◆ What you are asked to do ◆
Copy out, word for word, the lines from the one containing "What is the camera-to-subject" through the last line, and nothing else.

◆ Record extracts ◆
──────

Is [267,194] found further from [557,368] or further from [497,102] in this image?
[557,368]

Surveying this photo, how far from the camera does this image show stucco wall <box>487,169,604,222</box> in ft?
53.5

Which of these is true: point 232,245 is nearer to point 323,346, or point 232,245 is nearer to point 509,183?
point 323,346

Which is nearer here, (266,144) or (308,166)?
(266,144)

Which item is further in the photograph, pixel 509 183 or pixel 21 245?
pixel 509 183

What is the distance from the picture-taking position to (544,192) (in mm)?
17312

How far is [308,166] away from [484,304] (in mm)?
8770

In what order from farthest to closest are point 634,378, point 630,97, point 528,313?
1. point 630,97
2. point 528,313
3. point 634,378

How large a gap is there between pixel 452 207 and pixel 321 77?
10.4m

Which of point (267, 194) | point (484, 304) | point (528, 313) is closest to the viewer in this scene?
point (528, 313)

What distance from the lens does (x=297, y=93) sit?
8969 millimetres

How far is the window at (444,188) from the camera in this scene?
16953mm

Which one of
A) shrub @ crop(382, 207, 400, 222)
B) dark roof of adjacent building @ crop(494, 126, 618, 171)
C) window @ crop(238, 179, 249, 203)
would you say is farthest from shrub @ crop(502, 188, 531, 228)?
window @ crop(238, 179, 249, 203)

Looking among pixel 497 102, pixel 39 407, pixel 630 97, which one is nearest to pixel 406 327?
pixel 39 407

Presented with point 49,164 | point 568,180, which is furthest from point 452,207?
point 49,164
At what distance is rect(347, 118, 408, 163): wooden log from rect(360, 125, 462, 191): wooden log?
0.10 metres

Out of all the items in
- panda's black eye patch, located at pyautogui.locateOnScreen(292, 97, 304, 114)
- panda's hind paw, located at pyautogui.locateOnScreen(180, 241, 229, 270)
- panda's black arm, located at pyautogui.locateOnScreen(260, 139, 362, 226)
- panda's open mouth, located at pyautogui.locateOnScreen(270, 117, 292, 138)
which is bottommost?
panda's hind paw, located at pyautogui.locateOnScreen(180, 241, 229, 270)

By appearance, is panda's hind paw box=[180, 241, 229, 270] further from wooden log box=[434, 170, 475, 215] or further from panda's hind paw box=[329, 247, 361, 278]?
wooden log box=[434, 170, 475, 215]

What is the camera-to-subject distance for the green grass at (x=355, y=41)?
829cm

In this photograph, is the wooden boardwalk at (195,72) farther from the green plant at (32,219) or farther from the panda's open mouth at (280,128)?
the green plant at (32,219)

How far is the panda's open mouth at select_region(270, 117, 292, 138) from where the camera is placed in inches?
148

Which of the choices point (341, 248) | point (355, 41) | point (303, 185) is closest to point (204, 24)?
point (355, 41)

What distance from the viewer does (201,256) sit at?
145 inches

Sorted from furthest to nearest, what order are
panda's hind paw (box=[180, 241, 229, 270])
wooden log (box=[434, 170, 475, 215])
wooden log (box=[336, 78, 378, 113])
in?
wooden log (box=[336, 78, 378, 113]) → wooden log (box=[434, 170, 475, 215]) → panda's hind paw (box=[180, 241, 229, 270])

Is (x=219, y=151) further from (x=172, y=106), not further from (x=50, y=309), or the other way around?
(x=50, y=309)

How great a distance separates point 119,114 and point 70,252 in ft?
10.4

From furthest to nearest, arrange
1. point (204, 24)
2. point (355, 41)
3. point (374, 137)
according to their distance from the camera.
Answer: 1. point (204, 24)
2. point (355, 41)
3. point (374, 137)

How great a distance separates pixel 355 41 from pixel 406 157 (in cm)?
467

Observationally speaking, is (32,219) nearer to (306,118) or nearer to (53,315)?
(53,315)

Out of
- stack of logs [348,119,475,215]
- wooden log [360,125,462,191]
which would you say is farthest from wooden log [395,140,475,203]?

──────

◆ Solution to this problem ◆
What is the camera-to-subject distance for the green grass at (x=355, y=41)?
829cm

In this photograph, is the wooden boardwalk at (195,72) farther from the green plant at (32,219) or farther from the panda's open mouth at (280,128)?
the green plant at (32,219)

How far is the panda's open mouth at select_region(270, 117, 292, 138) from where the camera is placed in inches?
148

Which of the choices point (341, 248) | point (355, 41) | point (303, 185) is closest to point (204, 24)?
point (355, 41)

What distance from the viewer does (201,256) sit at?
145 inches

Sorted from furthest to nearest, what order are
panda's hind paw (box=[180, 241, 229, 270])
wooden log (box=[434, 170, 475, 215])
wooden log (box=[336, 78, 378, 113])
in?
wooden log (box=[336, 78, 378, 113]) → wooden log (box=[434, 170, 475, 215]) → panda's hind paw (box=[180, 241, 229, 270])

Is (x=219, y=151) further from (x=172, y=106), not further from (x=50, y=309), or the other way around?
(x=50, y=309)

How great a distance separates point 119,114 and point 70,252 in ft?
10.4

From furthest to nearest, arrange
1. point (204, 24)
2. point (355, 41)
3. point (374, 137)
according to their distance from the camera.
Answer: 1. point (204, 24)
2. point (355, 41)
3. point (374, 137)

How great a distance separates pixel 355 41 from pixel 406 157 (in cm)?
467

Observationally speaking, is (32,219) nearer to (306,118) or nearer to (53,315)?
(53,315)

Out of
- stack of logs [348,119,475,215]
- wooden log [360,125,462,191]
which would you say is farthest from wooden log [395,140,475,203]?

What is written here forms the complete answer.